Pasal 3 mengharuskan pihak-pihak penandatangan untuk memperlakukan korban sengketa bersenjata internal menurut prinsip-prinsip yang diatur dalam Pasal 3 ayat 1. Selain itu, Pasal 3 Konvensi-Konvensi Jenewa 1949 memberikan jaminan perlakuan menurut asas-asas perikemanusiaan, terlepas dari status apakah sebagai pemberontak atau sifat dari sengketa bersenjata itu sendiri. Dalam Pasal 3 keempat Konvensi tahun 1949 ini terdapat semua pokok utama perlakuan korban perang menurut Konvensi-konvensi 1949, sehingga pasal ini dinamakan juga Konvensi Kecil (Convention in Miniature). Selanjutnya Pasal 3 ayat 2 Konvensi-konvensi Jenewa 1949 menyatakan bahwa yang luka dan sakit harus dikumpulkan dan dirawat. Sebuah badan humaniter tidak berpihak, seperti Komite Palang Merah Internasional dapat menawarkan jasajasanya kepada pihak-pihak dalam sengketa. Pihak-pihak dalam sengketa selanjutnya harus berusaha untuk melaksanakan dengan jalan persetujuan-persetujuan khusus, semua atau sebagian dari ketentuan lainnya dari konvensi ini.

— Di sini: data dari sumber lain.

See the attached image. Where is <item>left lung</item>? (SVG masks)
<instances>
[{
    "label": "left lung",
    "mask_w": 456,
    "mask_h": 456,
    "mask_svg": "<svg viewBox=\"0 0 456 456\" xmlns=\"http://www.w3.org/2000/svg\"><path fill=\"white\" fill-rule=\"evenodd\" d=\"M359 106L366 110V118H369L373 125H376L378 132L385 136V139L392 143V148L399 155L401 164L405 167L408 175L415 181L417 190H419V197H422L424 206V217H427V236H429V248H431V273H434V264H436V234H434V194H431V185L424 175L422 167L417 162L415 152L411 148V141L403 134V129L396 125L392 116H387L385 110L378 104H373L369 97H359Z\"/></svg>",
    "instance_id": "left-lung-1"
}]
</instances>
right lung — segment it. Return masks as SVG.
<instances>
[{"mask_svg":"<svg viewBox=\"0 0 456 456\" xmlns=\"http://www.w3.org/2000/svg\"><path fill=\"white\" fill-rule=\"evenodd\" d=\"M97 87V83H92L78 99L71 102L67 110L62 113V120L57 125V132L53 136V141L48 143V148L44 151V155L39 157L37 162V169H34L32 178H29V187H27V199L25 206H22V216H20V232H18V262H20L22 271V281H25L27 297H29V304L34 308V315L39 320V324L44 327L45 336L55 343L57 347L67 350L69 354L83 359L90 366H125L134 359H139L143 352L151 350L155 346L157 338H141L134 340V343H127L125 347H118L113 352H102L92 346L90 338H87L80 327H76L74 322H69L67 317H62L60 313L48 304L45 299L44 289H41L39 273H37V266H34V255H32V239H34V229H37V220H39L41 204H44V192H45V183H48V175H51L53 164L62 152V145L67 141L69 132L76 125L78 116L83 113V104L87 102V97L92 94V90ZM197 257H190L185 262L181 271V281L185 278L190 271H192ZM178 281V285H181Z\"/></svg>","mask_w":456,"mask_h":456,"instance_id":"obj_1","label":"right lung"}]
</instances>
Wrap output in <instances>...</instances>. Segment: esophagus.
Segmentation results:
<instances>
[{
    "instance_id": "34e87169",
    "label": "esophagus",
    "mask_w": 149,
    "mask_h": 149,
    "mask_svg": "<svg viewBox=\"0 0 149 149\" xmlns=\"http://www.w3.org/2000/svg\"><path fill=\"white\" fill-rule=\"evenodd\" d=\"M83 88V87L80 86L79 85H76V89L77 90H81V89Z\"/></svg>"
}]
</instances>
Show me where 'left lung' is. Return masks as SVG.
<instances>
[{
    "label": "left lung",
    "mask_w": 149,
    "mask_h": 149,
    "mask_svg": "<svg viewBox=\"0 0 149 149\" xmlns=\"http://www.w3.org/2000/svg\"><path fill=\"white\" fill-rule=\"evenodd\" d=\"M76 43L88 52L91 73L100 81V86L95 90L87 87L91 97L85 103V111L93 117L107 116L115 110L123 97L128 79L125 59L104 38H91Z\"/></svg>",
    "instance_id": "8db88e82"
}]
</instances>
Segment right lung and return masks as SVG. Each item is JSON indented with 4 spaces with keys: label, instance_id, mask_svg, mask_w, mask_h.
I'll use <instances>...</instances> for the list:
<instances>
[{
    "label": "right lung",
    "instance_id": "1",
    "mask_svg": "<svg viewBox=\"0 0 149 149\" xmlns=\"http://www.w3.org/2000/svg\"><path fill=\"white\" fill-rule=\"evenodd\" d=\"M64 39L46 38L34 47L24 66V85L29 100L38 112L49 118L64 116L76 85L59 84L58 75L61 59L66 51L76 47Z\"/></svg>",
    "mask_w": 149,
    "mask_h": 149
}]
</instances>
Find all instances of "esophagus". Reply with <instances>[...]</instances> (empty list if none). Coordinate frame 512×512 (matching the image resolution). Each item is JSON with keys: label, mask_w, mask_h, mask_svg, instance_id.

Pelaksanaan ketentuan-ketentuan tersebut di atas, tidak akan mempengaruhi kedudukan hukum pihak-pihak dalam sengketa. Ketentuan yang menyatakan bahwa Pihak-pihak dalam sengketa selanjutnya harus berusaha untuk melaksanakan dengan jalan persetujuan-persetujuan khusus, menunjukkan bahwa dalam peristiwa terjadinya

sengketa dalam negara tidak dengan sendirinya seluruh konvensi berlaku, melainkan hanya ketentuan yang terdapat dalam Pasal 3 ayat 1. Selanjutnya, kalimat diadakannya perjanjian-perjanjian demikian antara pemerintah de jure dan kaum pemberontak tidak akan mempengaruhi kedudukan hukum pihak-pihak dalam pertikaian, yang berarti bahwa maksud dari Pasal 3 adalah semata-mata didorong cita-cita perikemanusiaan dan tidak dimaksudkan untuk mencampuri urusan dalam negeri suatu negara. Namun demikian, walaupun sudah ada ketentuan sebagaimana diatur dalam Pasal 3, harus pula diperhatikan bahwa : 1. Dengan adanya Pasal 3 tidak dengan sendirinya seluruh konvensi berlaku dalam sengketa senjata yang bersifat intern, melainkan hanya asas-asas pokok yang tersebut dalam Pasal 3. 2. Pasal 3 tidak mengurangi hakpemerintah de jure untuk bertindak terhadap orang-orang yang melakukan pemberontakan bersenjata, menurut undang-undang atau hukum nasionalnya sendiri. Pasal ini semata-mata bermaksud memberikan jaminan perlakuan korban sengketa bersenjata internal, berdasarkan asas-asas perikemanusiaan. Jelaslah bahwa baik dalam konteks konflik internal Rwanda, maupun dari sisi pelanggaran terhadap hukum humaniter dengan membunuh anak kecil dan wanita. Dalam proses selanjutnya dalam penyelesaiannya, konflik Tutsi dan Hutu ini sekiranya harus diselesaikan secara proporsional antara pemerintah Rwanda sendiri dan kedua pihak yang bertikai. Persoalan bahwa antara Tutsi maupun Hutu berusaha untuk menancapkan kekuasaannya dalam tubuh pemerintah menjadi tantangan tersendiri. Tutsi dan Hutu harus membuka diri bagi persoalan ini. Peran dunia Internasional harus ditingkatkan demi terwujudnya Rwanda yang lebih baik. Negara-negara Afrika sebagai tetangga terdekat harus turun tangan. Demikian pun halnya dengan PBB dan Uni Eropa.